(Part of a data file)
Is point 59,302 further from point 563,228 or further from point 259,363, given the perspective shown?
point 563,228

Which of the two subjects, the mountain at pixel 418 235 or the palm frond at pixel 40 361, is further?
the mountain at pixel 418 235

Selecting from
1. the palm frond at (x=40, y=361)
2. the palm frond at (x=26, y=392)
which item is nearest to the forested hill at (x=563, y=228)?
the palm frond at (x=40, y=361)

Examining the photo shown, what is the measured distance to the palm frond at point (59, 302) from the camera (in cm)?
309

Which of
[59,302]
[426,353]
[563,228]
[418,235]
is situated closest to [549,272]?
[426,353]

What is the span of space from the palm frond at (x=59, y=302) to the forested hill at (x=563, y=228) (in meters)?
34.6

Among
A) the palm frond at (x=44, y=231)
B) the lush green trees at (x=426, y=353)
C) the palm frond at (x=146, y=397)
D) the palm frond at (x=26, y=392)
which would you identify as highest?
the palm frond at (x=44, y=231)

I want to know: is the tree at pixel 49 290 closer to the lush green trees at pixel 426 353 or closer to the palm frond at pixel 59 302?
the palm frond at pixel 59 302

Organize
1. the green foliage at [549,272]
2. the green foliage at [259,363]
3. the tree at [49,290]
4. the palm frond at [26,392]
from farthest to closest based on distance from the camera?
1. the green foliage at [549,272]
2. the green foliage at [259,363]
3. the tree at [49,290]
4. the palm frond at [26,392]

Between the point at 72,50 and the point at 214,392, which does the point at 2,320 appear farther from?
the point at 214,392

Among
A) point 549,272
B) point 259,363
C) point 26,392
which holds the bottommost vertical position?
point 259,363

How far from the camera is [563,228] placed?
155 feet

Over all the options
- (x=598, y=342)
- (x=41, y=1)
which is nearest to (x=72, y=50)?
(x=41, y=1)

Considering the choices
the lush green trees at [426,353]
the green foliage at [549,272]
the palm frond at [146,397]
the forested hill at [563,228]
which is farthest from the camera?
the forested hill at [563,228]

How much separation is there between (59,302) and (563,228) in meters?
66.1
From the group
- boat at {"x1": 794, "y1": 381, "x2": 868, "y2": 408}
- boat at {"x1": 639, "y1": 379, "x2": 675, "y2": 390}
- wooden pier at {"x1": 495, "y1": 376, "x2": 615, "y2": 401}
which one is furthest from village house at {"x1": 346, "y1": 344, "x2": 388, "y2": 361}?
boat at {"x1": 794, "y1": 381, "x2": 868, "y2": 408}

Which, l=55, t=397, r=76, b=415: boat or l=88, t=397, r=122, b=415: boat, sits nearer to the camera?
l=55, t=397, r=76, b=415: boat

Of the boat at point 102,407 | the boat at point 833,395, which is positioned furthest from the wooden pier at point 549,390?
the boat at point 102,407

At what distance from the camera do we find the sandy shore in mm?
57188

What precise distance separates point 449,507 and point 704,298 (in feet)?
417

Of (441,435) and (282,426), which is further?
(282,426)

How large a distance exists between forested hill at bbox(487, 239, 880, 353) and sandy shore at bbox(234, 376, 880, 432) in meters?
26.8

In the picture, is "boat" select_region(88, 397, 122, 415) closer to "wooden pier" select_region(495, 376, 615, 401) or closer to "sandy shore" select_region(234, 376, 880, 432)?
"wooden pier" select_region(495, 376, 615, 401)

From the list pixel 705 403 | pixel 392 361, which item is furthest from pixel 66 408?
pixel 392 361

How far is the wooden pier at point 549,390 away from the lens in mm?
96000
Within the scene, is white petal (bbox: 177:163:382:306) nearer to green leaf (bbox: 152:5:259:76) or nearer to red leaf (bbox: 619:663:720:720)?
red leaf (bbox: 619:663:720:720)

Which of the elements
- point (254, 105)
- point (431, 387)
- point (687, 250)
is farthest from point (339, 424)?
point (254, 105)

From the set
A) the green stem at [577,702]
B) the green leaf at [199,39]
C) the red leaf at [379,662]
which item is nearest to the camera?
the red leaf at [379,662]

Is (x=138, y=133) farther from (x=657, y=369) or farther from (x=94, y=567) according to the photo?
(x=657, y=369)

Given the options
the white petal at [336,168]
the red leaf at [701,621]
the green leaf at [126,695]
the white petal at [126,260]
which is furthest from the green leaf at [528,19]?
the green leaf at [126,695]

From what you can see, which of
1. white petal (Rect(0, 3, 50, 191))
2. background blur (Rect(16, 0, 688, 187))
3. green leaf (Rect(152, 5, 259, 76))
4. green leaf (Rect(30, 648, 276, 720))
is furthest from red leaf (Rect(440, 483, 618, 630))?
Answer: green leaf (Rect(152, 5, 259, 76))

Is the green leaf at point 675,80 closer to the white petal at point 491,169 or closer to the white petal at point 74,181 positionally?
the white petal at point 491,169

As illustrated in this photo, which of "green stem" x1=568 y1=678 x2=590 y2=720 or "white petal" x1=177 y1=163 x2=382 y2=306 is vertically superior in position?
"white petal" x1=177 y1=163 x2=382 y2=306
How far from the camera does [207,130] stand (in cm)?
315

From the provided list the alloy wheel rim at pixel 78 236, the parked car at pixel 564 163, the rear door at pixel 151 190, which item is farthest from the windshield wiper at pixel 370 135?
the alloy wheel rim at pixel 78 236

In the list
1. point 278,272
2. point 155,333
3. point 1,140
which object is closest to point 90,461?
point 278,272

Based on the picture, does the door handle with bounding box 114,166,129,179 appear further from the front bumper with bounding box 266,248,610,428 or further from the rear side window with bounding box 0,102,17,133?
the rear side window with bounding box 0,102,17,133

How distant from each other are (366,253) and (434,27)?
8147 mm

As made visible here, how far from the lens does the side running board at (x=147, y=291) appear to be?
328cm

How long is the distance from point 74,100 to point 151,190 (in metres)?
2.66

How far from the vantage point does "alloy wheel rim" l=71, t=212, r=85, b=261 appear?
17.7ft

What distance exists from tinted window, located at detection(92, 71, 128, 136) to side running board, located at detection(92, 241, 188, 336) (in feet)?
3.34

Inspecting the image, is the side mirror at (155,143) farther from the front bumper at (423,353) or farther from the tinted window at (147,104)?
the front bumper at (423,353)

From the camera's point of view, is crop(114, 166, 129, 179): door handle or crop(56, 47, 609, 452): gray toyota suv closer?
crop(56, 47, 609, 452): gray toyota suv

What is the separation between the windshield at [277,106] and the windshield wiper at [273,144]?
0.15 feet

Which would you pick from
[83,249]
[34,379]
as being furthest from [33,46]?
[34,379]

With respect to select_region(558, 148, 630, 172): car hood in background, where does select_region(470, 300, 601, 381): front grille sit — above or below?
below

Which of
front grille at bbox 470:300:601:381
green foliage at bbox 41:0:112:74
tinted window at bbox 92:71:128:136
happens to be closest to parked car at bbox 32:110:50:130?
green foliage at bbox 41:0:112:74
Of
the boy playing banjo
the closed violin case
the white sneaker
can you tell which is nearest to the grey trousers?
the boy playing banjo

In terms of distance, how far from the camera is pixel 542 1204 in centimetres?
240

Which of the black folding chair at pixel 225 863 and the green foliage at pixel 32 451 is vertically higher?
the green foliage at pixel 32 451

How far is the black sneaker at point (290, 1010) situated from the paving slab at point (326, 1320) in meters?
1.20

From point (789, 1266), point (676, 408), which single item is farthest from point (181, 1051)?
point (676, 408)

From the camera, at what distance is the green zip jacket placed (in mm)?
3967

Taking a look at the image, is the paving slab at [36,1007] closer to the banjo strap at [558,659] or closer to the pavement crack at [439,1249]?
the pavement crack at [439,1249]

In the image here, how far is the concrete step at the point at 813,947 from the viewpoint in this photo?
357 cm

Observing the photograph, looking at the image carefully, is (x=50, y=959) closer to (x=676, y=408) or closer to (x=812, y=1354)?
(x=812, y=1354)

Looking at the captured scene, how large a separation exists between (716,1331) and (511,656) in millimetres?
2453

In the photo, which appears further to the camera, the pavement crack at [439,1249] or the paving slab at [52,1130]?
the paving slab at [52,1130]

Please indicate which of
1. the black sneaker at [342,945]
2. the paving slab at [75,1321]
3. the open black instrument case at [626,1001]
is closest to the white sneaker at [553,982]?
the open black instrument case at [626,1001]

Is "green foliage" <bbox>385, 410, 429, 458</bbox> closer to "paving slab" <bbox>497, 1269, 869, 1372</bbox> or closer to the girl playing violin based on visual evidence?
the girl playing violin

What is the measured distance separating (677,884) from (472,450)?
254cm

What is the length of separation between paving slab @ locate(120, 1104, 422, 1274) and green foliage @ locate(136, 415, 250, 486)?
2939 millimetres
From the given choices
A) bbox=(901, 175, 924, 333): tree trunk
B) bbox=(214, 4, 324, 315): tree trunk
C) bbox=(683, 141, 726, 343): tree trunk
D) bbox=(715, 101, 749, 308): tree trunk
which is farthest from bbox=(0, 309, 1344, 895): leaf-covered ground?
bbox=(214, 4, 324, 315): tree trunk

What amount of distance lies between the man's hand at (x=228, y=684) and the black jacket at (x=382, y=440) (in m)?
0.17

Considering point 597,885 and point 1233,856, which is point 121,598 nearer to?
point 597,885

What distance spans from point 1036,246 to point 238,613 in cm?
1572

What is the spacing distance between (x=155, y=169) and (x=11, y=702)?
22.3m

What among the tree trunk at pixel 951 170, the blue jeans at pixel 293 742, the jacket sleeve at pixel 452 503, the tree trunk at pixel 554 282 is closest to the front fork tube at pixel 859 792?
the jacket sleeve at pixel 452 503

> _TASK BRIEF_
Write out exactly the final stretch of the records: the line containing "on visual evidence?" and every line after it, through the last, and nothing else.

> _EXERCISE RESPONSE_
Is "green foliage" <bbox>385, 410, 429, 458</bbox> closer to "paving slab" <bbox>497, 1269, 869, 1372</bbox> or closer to the girl playing violin based on visual evidence?
the girl playing violin

What is the measured distance separating (677,884) from (472,450)?
254cm

What is the length of separation between paving slab @ locate(120, 1104, 422, 1274) and green foliage @ locate(136, 415, 250, 486)?
2939 millimetres
From the given choices
A) bbox=(901, 175, 924, 333): tree trunk
B) bbox=(214, 4, 324, 315): tree trunk
C) bbox=(683, 141, 726, 343): tree trunk
D) bbox=(715, 101, 749, 308): tree trunk
which is farthest from bbox=(0, 309, 1344, 895): leaf-covered ground?
bbox=(214, 4, 324, 315): tree trunk

What amount of distance lies between the man's hand at (x=228, y=684) and the black jacket at (x=382, y=440) (in m)?
0.17

Considering point 597,885 and point 1233,856, which is point 121,598 nearer to?
point 597,885

What distance spans from point 1036,246 to point 238,613 in cm?
1572

What is the spacing distance between (x=155, y=169) and (x=11, y=702)?
22.3m

What among the tree trunk at pixel 951 170, the blue jeans at pixel 293 742, the jacket sleeve at pixel 452 503, the tree trunk at pixel 554 282 is closest to the front fork tube at pixel 859 792?
the jacket sleeve at pixel 452 503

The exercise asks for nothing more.